━━━━━ Data listing

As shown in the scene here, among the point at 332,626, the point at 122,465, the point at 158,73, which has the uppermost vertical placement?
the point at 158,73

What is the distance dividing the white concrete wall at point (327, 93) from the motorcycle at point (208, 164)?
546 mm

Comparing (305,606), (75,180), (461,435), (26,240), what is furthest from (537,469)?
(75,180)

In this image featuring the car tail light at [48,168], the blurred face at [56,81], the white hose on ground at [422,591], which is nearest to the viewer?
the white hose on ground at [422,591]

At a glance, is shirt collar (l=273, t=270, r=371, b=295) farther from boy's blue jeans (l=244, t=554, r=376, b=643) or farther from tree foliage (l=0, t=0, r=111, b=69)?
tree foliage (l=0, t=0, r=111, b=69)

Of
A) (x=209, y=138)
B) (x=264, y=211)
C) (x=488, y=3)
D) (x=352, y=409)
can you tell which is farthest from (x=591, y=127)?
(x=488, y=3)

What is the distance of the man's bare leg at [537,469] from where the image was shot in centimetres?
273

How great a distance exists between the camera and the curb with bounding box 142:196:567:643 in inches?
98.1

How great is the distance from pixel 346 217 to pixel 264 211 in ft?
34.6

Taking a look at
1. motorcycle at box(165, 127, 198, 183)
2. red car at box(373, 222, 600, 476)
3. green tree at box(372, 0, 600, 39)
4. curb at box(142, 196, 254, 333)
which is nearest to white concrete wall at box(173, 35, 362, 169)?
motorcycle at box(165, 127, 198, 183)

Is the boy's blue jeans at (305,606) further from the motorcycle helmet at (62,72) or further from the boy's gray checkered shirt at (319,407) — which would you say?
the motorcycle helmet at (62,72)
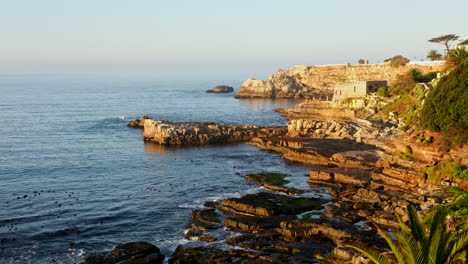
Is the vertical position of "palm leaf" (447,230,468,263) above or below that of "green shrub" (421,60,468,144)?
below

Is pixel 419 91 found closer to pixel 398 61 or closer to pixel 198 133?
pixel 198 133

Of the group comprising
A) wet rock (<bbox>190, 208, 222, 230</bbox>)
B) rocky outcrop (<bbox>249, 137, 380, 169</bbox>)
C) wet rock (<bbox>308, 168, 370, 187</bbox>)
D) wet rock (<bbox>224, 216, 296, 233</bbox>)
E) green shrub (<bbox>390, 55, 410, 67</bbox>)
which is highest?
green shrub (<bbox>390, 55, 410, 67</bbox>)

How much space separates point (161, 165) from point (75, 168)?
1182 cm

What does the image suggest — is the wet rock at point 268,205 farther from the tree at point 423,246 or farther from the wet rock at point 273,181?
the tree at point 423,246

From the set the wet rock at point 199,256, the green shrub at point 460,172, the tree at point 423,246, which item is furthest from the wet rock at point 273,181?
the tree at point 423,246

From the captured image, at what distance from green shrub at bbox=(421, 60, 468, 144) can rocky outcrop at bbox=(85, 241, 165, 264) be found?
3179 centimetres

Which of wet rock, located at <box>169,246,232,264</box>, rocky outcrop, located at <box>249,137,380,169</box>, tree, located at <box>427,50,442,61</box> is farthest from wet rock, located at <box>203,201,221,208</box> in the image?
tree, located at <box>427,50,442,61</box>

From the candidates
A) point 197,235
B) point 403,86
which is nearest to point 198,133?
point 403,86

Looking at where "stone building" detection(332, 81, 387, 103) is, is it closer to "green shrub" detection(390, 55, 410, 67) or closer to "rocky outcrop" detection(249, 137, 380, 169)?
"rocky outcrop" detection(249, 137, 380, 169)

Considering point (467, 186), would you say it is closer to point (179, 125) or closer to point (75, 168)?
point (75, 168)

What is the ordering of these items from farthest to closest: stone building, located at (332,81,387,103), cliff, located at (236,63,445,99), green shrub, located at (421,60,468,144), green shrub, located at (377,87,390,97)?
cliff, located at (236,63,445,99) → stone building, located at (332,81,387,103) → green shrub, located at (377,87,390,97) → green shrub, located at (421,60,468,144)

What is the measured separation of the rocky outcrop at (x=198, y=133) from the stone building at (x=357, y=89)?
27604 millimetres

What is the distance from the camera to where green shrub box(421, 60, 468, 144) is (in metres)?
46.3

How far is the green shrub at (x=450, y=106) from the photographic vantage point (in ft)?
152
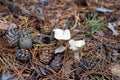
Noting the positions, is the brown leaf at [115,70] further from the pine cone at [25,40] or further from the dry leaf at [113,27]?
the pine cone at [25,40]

━━━━━━━━━━

§ **Written problem**
Reproduce all of the lines above word for word, leaving out the pictures.

§ **Response to the task**
As shown in the scene here, among the point at 332,626, the point at 122,465, the point at 158,73, which has the uppermost vertical placement?
the point at 158,73

What is the distance dividing the white concrete wall at point (327, 93) from the motorcycle at point (208, 164)?
546 mm

Comparing (305,606), (75,180), (461,435), (26,240), what is furthest from (537,469)?
(75,180)

In this image featuring the car tail light at [48,168], the blurred face at [56,81], the white hose on ground at [422,591], which is nearest to the viewer?
the white hose on ground at [422,591]

At a glance, is shirt collar (l=273, t=270, r=371, b=295) farther from boy's blue jeans (l=244, t=554, r=376, b=643) or farther from tree foliage (l=0, t=0, r=111, b=69)?
tree foliage (l=0, t=0, r=111, b=69)

Of
A) (x=209, y=138)
B) (x=264, y=211)
C) (x=488, y=3)
D) (x=352, y=409)
can you tell which is farthest from (x=591, y=127)?
(x=488, y=3)

What is the distance of the man's bare leg at [537,469] from where the image was shot in centimetres?
273

How great a distance exists between the camera and the curb with bounding box 142:196:567:643 in inches?
98.1

How great is the distance from pixel 346 217 to pixel 264 211 in ft?
34.6

Taking a look at
1. motorcycle at box(165, 127, 198, 183)
2. red car at box(373, 222, 600, 476)
3. green tree at box(372, 0, 600, 39)
4. curb at box(142, 196, 254, 333)
which is nearest to white concrete wall at box(173, 35, 362, 169)?
motorcycle at box(165, 127, 198, 183)

Is the boy's blue jeans at (305,606) further from the motorcycle helmet at (62,72) or further from the boy's gray checkered shirt at (319,407) — which would you say?
the motorcycle helmet at (62,72)
Is the vertical position of "palm leaf" (447,230,468,263) above or below that of "green shrub" (421,60,468,144)?
below

Is pixel 419 91 found closer to pixel 398 61 or closer to pixel 198 133?
pixel 198 133

Of the group comprising
A) wet rock (<bbox>190, 208, 222, 230</bbox>)
B) rocky outcrop (<bbox>249, 137, 380, 169</bbox>)
C) wet rock (<bbox>308, 168, 370, 187</bbox>)
D) wet rock (<bbox>224, 216, 296, 233</bbox>)
E) green shrub (<bbox>390, 55, 410, 67</bbox>)
which is highest?
green shrub (<bbox>390, 55, 410, 67</bbox>)

How much space separates point (161, 165) from point (75, 168)?
1182 cm

What does the image suggest — is the wet rock at point 268,205 farther from the tree at point 423,246 or farther from the wet rock at point 273,181?
the tree at point 423,246

From the set the wet rock at point 199,256, the green shrub at point 460,172, the tree at point 423,246, which item is furthest from the wet rock at point 273,181?
the tree at point 423,246

From the captured image, at what distance from green shrub at bbox=(421, 60, 468, 144) can rocky outcrop at bbox=(85, 241, 165, 264) be found?
3179 centimetres

Which of wet rock, located at <box>169,246,232,264</box>, rocky outcrop, located at <box>249,137,380,169</box>, tree, located at <box>427,50,442,61</box> is farthest from wet rock, located at <box>203,201,221,208</box> in the image?
tree, located at <box>427,50,442,61</box>

From the candidates
A) point 197,235
B) point 403,86
which is nearest to point 198,133?
point 403,86

Looking at where "stone building" detection(332, 81, 387, 103) is, is it closer to "green shrub" detection(390, 55, 410, 67) or closer to "rocky outcrop" detection(249, 137, 380, 169)?
"rocky outcrop" detection(249, 137, 380, 169)

Considering point (467, 186), would you say it is closer to point (179, 125) or closer to point (75, 168)?
point (75, 168)

What is the ordering of these items from farthest to closest: stone building, located at (332,81,387,103), cliff, located at (236,63,445,99), green shrub, located at (421,60,468,144), green shrub, located at (377,87,390,97)?
cliff, located at (236,63,445,99) → stone building, located at (332,81,387,103) → green shrub, located at (377,87,390,97) → green shrub, located at (421,60,468,144)

What is the measured separation of the rocky outcrop at (x=198, y=133) from the stone building at (x=357, y=89)?
27604 millimetres

What is the distance from the camera to where green shrub box(421, 60, 468, 144) is (in metres)?
46.3

How far is the green shrub at (x=450, y=106) from the photographic vantage point (in ft)?
152
Noting the positions, is the brown leaf at [115,70] further from the pine cone at [25,40] or further from the dry leaf at [113,27]?
the pine cone at [25,40]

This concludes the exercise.